***** Provided passage *****

The second half of the book constitute the teachings proper. They consist of meditation instructions, specifically how to practice the koan (hwadu), as well as discourses from winter retreats delivered by Kusan to monks assembled at Songgwang-Sa, where Kusan was the abbot. (This is also the temple where I lived most of the time that I spent in Korean temples.) There are also less formal talks-“advice and encouragement”-and a series of poems and commentaries on the traditional “Ten Oxherding Pictures.”

The feeling one gets from reading the words of Kusan is This is the real deal. Imagine if one of the ancient Chinese masters-Huang-po or Linchi or even Huineng-were suddenly resurrected in the here and now and started spouting off-this is what you’d expect to hear. Kusan has the same punch, energy, sense of paradox, and intrinsic authority. You can’t help but want to take this man’s advice, to run off to the mountains, live in a cave and risk all for the breakthrough.

But don’t believe me. Listen to him:

“To live long would be to live for a hundred years. A short life is over in the time it takes to inhale and exhale a single breath. A hundred years of life depends upon a single breath, for life stops when respiration ceases. Can you afford to wait for a hundred years when you do not know how soon death will come? You may die after having eaten a good breakfast in the morning; you may die in the afternoon after a good lunch. Some die during sleep. You may die in the midst of going here and there. No one can determine the time of death. Therefore, you must awaken before you die” (78-9).

What will it take to awaken? Kusan tells us:

“The Buddhas and the patriarchs did not realize Buddhahood easily. They realized it through great effort and much hardship. They exerted themselves with such great effort because the sufferings of birth and death are so terrifying. Therefore, even though you want to sleep more, you should sleep less. Even though you want to eat more, you should eat less. Even though you want to talk a lot, you should try to talk less. Even though you want to see many things, you should see less. Your body will definitely feel restrained by acting in such a way. This is indeed a practice of austerity. However, none of the Buddhas and the patriarchs would have awakened had they not trained themselves in this manner” (81-2).

Finally, if you want to help sentient beings, how can you do it? Kusan says

“In order to be able to actually help others, you should seek to emulate the spirit of a great hero. This is necessary because only one who is the greatest hero among heroes is able to accomplish this difficult task [of awakening]. You need supreme courage in order to bring this practice to its completion. To transform this world into a Pure Land and to change ordinary sentient beings into accomplished sages is no easy matter. It is truly the work of a great hero” (118).

***** Records for this exercise *****

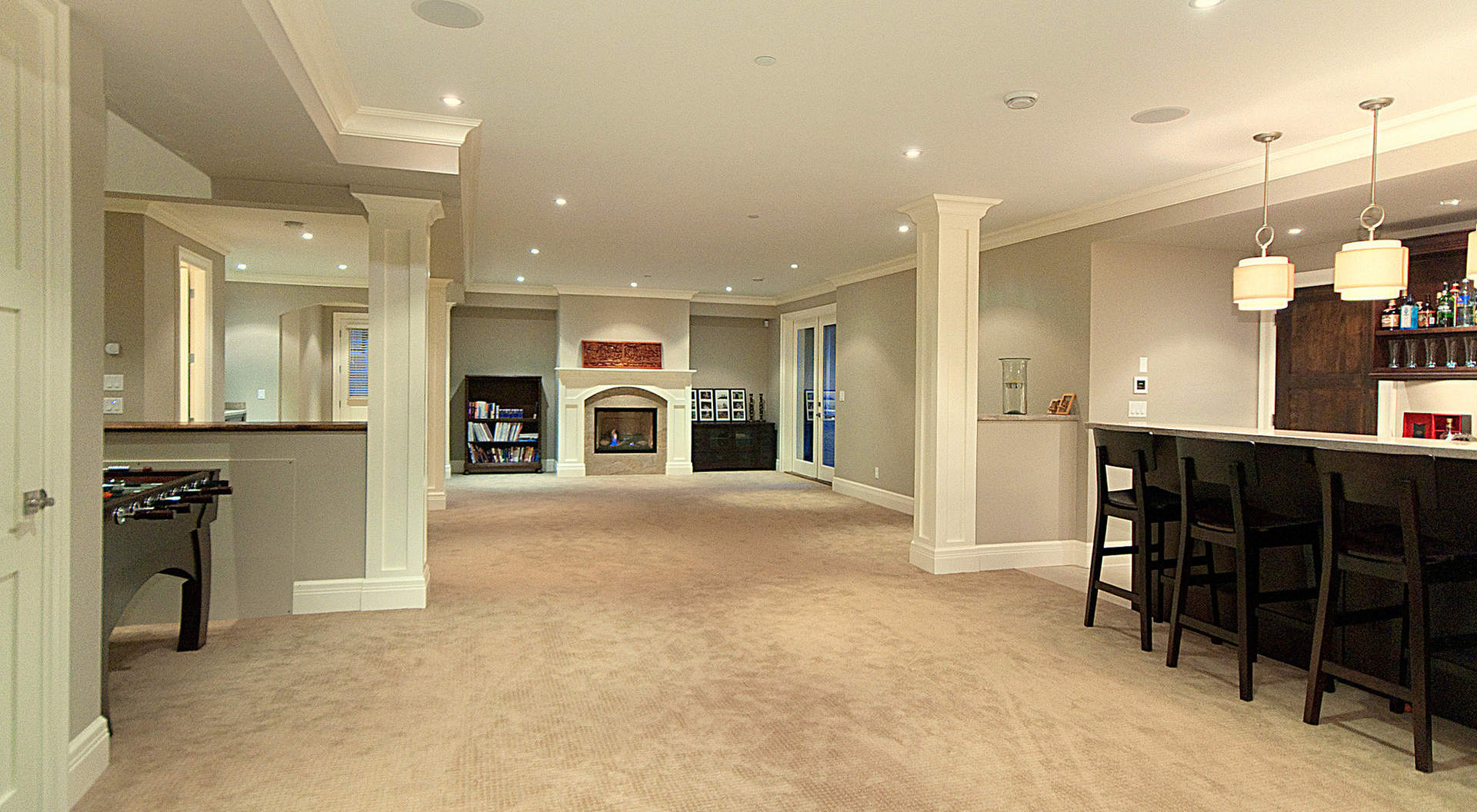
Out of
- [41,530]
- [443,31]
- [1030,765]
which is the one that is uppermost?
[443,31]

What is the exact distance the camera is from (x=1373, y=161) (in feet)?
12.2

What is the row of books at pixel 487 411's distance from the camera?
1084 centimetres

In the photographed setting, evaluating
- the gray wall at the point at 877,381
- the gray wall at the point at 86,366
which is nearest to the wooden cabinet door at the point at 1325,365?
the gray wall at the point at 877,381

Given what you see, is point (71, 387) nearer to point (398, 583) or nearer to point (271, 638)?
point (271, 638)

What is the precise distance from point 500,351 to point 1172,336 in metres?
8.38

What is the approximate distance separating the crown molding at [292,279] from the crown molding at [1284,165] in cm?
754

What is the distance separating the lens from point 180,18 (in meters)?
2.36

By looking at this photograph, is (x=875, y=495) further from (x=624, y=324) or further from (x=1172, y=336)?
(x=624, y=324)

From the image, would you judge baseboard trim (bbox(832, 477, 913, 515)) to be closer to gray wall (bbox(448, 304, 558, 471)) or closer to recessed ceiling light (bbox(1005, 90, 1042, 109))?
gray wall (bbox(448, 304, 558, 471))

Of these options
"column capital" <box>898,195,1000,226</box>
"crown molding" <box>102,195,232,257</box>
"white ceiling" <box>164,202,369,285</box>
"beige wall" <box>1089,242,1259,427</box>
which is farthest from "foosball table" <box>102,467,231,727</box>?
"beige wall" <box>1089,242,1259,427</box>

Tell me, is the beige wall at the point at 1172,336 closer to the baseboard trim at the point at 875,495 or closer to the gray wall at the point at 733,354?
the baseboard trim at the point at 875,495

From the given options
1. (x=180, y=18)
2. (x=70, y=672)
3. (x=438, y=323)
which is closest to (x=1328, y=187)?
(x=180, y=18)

*****

Request 1 → Print the part of the book review from "The feeling one" up to and including "for the breakthrough.".
Request 2 → Return each line of the listing that contains the string "crown".
The book review and the listing come from unrelated sources.

Full output 1 →
The feeling one gets from reading the words of Kusan is This is the real deal. Imagine if one of the ancient Chinese masters-Huang-po or Linchi or even Huineng-were suddenly resurrected in the here and now and started spouting off-this is what you’d expect to hear. Kusan has the same punch, energy, sense of paradox, and intrinsic authority. You can’t help but want to take this man’s advice, to run off to the mountains, live in a cave and risk all for the breakthrough.

Full output 2 →
What is the approximate distance separating the crown molding at [292,279] from the crown molding at [1284,165] in cm?
"crown molding" <box>102,195,232,257</box>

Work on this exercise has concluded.